En ese momento se le acercó una de sus camareras.
—Alteza —suplicó la mujer—, si os quedáis aquí os moriréis de frío. Os ruego que vengáis a acostaros.
—¿Tú también quieres detenerme, entonces? Tú también quieres mantenerme apartada de él. No creas que no lo he comprendido. Ya vi cómo lo mirabas con ojos lascivos.
—Alteza, por favor, Alteza —le rogaba la mujer.
Otra de las azafatas se le acercó, trayendo ropa de abrigo, e intentó deslizar sobre los hombros de Juana una gruesa capa, pero la heredera se la arrancó de las manos y con un grito de furia la arrojó a la cara de quienes la rodeaban.
—Os haré azotar a todos —vociferó—. A todos, por haber intentado mantenerme alejada de él.

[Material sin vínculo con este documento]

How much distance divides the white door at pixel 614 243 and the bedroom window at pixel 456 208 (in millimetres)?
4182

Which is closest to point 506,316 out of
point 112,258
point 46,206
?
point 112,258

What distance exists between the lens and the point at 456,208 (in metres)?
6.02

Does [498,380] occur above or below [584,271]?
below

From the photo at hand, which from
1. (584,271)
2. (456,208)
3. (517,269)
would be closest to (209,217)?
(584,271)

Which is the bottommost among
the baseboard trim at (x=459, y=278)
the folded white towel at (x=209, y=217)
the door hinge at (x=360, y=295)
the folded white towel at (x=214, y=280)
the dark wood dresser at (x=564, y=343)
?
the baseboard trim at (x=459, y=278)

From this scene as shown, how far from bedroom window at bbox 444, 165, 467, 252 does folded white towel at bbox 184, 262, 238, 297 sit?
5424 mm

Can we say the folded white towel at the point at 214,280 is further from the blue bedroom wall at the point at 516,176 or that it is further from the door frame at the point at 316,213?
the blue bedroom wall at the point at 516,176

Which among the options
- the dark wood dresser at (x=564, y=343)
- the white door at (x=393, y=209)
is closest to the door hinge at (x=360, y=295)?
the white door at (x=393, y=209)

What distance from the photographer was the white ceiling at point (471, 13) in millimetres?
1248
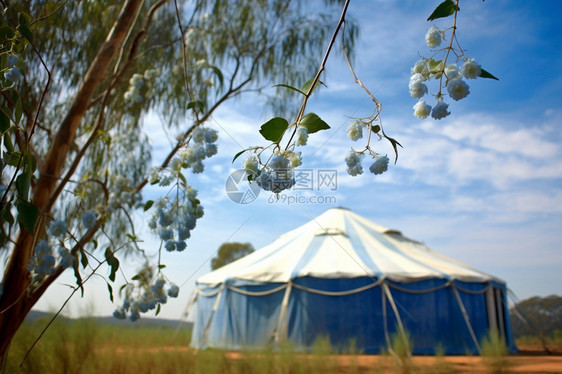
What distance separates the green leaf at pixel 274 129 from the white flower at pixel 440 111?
23cm

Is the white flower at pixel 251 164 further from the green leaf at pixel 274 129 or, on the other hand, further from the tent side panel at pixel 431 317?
the tent side panel at pixel 431 317

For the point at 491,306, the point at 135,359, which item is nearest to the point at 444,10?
the point at 135,359

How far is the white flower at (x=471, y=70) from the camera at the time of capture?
2.06ft

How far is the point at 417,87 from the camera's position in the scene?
0.64 metres

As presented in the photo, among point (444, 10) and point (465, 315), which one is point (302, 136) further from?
point (465, 315)

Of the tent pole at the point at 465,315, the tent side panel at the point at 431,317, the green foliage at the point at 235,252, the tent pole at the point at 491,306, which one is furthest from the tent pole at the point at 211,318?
the green foliage at the point at 235,252

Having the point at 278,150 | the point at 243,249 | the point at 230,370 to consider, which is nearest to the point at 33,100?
the point at 230,370

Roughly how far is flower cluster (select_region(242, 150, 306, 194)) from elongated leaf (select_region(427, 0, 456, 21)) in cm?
27

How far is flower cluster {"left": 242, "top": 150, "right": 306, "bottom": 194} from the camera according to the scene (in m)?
0.56

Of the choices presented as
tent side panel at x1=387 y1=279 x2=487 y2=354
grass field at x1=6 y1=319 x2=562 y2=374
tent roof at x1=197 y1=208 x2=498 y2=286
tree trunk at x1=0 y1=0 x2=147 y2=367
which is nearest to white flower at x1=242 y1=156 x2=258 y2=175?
tree trunk at x1=0 y1=0 x2=147 y2=367

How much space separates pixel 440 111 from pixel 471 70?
0.23 feet

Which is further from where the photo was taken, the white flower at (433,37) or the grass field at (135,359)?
the grass field at (135,359)

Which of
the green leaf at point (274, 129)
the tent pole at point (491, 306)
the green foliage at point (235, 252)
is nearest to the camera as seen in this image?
the green leaf at point (274, 129)

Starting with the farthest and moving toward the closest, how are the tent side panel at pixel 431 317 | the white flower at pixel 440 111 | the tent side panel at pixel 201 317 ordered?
the tent side panel at pixel 201 317, the tent side panel at pixel 431 317, the white flower at pixel 440 111
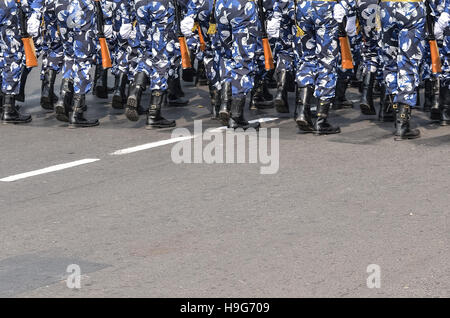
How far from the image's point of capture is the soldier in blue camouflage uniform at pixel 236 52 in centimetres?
1098

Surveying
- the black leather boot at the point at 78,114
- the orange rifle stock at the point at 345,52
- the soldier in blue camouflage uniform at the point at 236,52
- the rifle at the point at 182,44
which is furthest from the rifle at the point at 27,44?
the orange rifle stock at the point at 345,52

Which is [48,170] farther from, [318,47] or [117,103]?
[117,103]

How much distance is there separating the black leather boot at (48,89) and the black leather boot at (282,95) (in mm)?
2659

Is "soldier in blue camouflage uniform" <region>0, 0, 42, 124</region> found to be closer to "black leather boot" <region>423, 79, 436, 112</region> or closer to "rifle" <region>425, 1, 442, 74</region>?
"rifle" <region>425, 1, 442, 74</region>

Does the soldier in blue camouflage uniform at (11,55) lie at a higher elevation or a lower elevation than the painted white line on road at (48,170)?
higher

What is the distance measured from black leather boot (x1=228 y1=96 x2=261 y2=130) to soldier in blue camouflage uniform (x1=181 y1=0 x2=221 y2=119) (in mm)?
606

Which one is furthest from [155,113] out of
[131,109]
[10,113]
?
[10,113]

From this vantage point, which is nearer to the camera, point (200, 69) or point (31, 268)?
point (31, 268)

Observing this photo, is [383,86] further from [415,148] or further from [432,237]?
[432,237]

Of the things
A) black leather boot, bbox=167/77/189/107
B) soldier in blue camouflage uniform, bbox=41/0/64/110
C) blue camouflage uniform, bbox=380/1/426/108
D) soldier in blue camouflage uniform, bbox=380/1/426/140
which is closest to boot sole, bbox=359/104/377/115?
blue camouflage uniform, bbox=380/1/426/108

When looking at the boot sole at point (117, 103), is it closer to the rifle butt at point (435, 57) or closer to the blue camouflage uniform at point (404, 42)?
the blue camouflage uniform at point (404, 42)
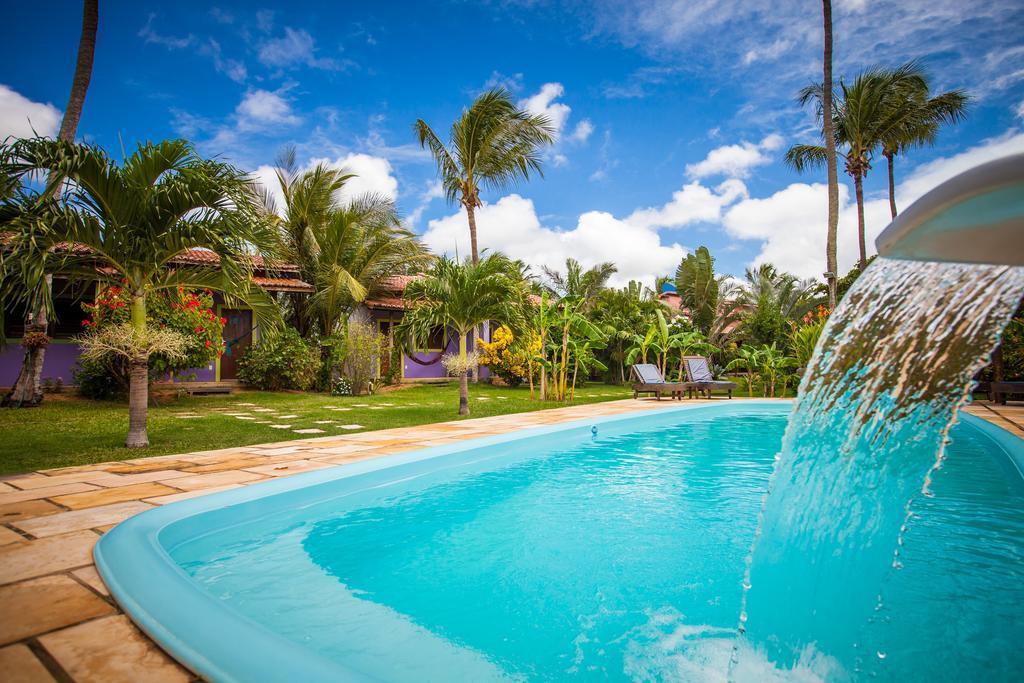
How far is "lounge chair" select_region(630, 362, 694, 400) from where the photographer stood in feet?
44.8

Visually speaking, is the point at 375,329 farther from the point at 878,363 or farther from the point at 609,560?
the point at 878,363

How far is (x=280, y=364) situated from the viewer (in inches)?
531

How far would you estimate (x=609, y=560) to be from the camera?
351 centimetres

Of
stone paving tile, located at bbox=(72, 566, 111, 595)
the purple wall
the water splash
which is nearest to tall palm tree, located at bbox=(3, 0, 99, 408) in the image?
the purple wall

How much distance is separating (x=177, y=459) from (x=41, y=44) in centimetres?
1361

—Por favor, volved al palacio, Alteza —imploró el obispo—. Haremos llamar inmediatamente a la Reina, para que podáis hablar con ella de vuestro viaje.
Pero el estado anímico de Juana había vuelto a modificarse. De pronto se sentó y se quedó mirando hacia adelante, como si no los viera, sin responder tampoco cuando la interpelaban.
El obispo no sabía muy bien qué hacer. No podía ordenar a Juana que volviera a sus habitaciones, pero sin embargo temía por su salud, e incluso por su vida, si la infanta permanecía durante toda la noche a la intemperie.
Decidió volver al palacio y llamó a uno de sus servidores.
—Ve inmediatamente a Segovia. No podrás salir por la puerta principal, de modo que te harán salir discretamente por un pasadizo secreto. Irás a toda prisa a ver a la Reina. Cuéntale lo que ha sucedido… todo lo que has visto, y pídele instrucciones respecto de la forma de proceder. Ve, no te demores, que no hay tiempo que perder.
Durante toda la noche, Juana siguió ante las puertas del palacio. El obispo trató de persuadirla, y en ocasiones se olvidó incluso de su rango y llegó a enfurecerse con ella, sin que Juana le prestara la menor atención; a veces, parecía no advertir siquiera su presencia.
La distancia entre Medina del Campo y Segovia era de unas cuarenta millas, de modo que no se podía esperar que la Reina llegara ese día, y quizá tampoco el siguiente. El obispo creía que si volvía a pasarse otra noche al aire libre y sin la vestimenta adecuada, Juana se moriría de frío.
Durante todo el día siguiente siguió negándose a moverse, pero cuando volvió a caer la noche el obispo consiguió convencerla de que se refugiara en un pequeño cobertizo, una especie de choza donde evidentemente era imposible encerrarla, pero que le brindaría por lo menos cierta protección contra el intenso frío.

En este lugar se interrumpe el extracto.